Somewhere out there there is a friendly woman who believes I’m an influential opinion maker. She thinks by championing an issue I can persuade politicians, shake loose tax dollars, and mobilize the public into steamrolling a worthy cause.
She is mistaken.
If she were correct, I’d mobilize the public into steamrolling my book onto the best seller lists so I wouldn’t feel all twitchy next time I spend too much on lunch sushi.
I have my priorities and they are uniformly selfish.
But I’m not without empathy.
That’s why when this woman called me out of the blue last month I felt bad I couldn’t help her. Alas, I told her I’ve done all I could.
“You think so? You haven’t written anything lately. You could write something and join me in getting the public’s attention. Wouldn’t that give you a lot of satisfaction?”
It would, I said, but my sushi chef accepts Visa, not satisfaction.
He won’t accept this either, but here goes . . .
Happy 100th birthday, Gene Kelly!
The woman had seen that for three consecutive years on this day I’d written that Pittsburgh needs to build a statue honoring one of our most perfect Pittsburghers.

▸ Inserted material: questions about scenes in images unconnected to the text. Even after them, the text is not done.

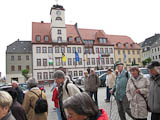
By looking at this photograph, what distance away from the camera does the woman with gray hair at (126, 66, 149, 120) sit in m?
3.76

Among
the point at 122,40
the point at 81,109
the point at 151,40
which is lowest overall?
the point at 81,109

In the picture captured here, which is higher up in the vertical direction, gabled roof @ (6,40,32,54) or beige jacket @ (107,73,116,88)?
gabled roof @ (6,40,32,54)

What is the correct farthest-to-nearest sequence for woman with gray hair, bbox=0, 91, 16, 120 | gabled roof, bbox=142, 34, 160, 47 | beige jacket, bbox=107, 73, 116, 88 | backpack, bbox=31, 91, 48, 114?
gabled roof, bbox=142, 34, 160, 47 → beige jacket, bbox=107, 73, 116, 88 → backpack, bbox=31, 91, 48, 114 → woman with gray hair, bbox=0, 91, 16, 120

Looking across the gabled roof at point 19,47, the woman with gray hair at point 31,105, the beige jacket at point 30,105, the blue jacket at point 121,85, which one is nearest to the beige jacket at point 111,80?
the blue jacket at point 121,85

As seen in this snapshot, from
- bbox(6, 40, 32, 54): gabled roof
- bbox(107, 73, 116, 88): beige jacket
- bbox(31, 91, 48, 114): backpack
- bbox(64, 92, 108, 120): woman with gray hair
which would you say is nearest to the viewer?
bbox(64, 92, 108, 120): woman with gray hair

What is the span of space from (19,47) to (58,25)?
14.0m

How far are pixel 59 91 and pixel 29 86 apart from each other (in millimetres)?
878

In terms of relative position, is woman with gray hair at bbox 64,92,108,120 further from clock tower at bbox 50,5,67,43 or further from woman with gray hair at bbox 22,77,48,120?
clock tower at bbox 50,5,67,43

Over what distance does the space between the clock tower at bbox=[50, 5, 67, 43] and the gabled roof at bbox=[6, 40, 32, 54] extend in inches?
400

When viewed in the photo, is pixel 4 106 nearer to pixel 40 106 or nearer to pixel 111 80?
pixel 40 106

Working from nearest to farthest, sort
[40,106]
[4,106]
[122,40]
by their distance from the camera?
[4,106]
[40,106]
[122,40]

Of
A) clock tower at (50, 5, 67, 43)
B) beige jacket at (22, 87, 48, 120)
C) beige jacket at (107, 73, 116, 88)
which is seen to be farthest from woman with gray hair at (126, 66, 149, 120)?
clock tower at (50, 5, 67, 43)

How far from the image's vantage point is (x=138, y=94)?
3.85 m

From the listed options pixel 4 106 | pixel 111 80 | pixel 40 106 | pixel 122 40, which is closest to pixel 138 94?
pixel 40 106
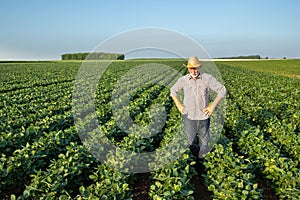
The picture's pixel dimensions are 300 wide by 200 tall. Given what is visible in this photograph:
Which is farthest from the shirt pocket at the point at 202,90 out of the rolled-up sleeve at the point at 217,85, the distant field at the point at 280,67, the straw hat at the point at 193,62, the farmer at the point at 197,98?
the distant field at the point at 280,67

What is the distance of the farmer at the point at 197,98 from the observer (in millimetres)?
→ 5016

He is athletic. He’s cheerful. He demolishes stereotypes. He’s everything we want our city to be.
And it’s all because of that joyful dance he made famous in “Singin’ in the Rain,” a movie that is celebrating a milestone 50th anniversary release this year.
Check it out. The sequence is 4 minutes, 36 seconds of pure magic. The clip’s had 6.3 million views.
The American Film Institute ranked “Singin’ in the Rain” as the fifth greatest American movie of all time, ahead of “Gone With The Wind” (6), and “The Wizard of Oz,” (10).
Only “Citizen Kane,” “The Godfather,” “Casablanca” and “Raging Bull” ranked (in order) better than the great Kelly flick.
Not a man or woman alive fails to relate at some level to that euphoric dance. It’s particularly relevant to Pittsburgh, a perpetual underdog of a city despite consistent top rankings in numerous “most livable city” listings.
I became infatuated with the idea of a Kelly statue after visiting Milwaukee in 2008 and learning just how much money the Bronz Fonz statue has meant to the sudsy city. A Visit Milwaukee official told me it cost $90,000 in private donations and in just two years earned the city more than $9 million in free international media.
Now -- ehhh! -- we all love Fonzie. But Gene Kelly is one of America’s most sparkling icons.
And the timing was fortuitous. His birthday was years away. So I wrote about it and then took, for me, the extraordinary step of alerting public officials. I called someone in the arts community who told me to call someone in the tourism bureau who told me to call someone in city hall . . .
It was a dance I call the Rodell Run Around. And I don’t dance.
I told one guy I would even pitch local magazines a story about the idea and point out that the promotional benefits of erecting a statue of him swinging from a lamppost.
I said we could put it in Market Square, an open space now surrounded by great restaurants and old time bars but so devoid of visual art I keep expecting someone to construct a gallows.
He was very condescending. Oh, it’s being handled, he said. For you to write a story would likely be disruptive. It would be better if you didn’t.
So instead of doing what I thought was a civic duty, I went golfing.
But the idea festered. I wrote this msnbc.com story about cities with great pop culture statues from Yoda to Rocky Balboa.
And each year I dutifully blogged about it, last year announcing I was going to do it myself. I went through 43 boxes of popsicles before giving up.
Cities seem to be on a statue-building binge. They’re popping up everywhere. I wonder if it’s to make downtowns appear more populous.
It would have been done for Kelly in Pittsburgh 25 years ago if he toted a football.
So the Pittsburgh arts community should be ashamed. On a day when we should be blowing out candles they’re blowing something else.
The next logical date is 2112, Kelly’s 200th birthday. Coincidentally, the year reminded me of a 1976 album by the Canadian band Rush. It’s called “2112.” I remember it being very popular among the high school pot heads.
It’s relevant today because in Pittsburgh, apparently, there is no rush at all.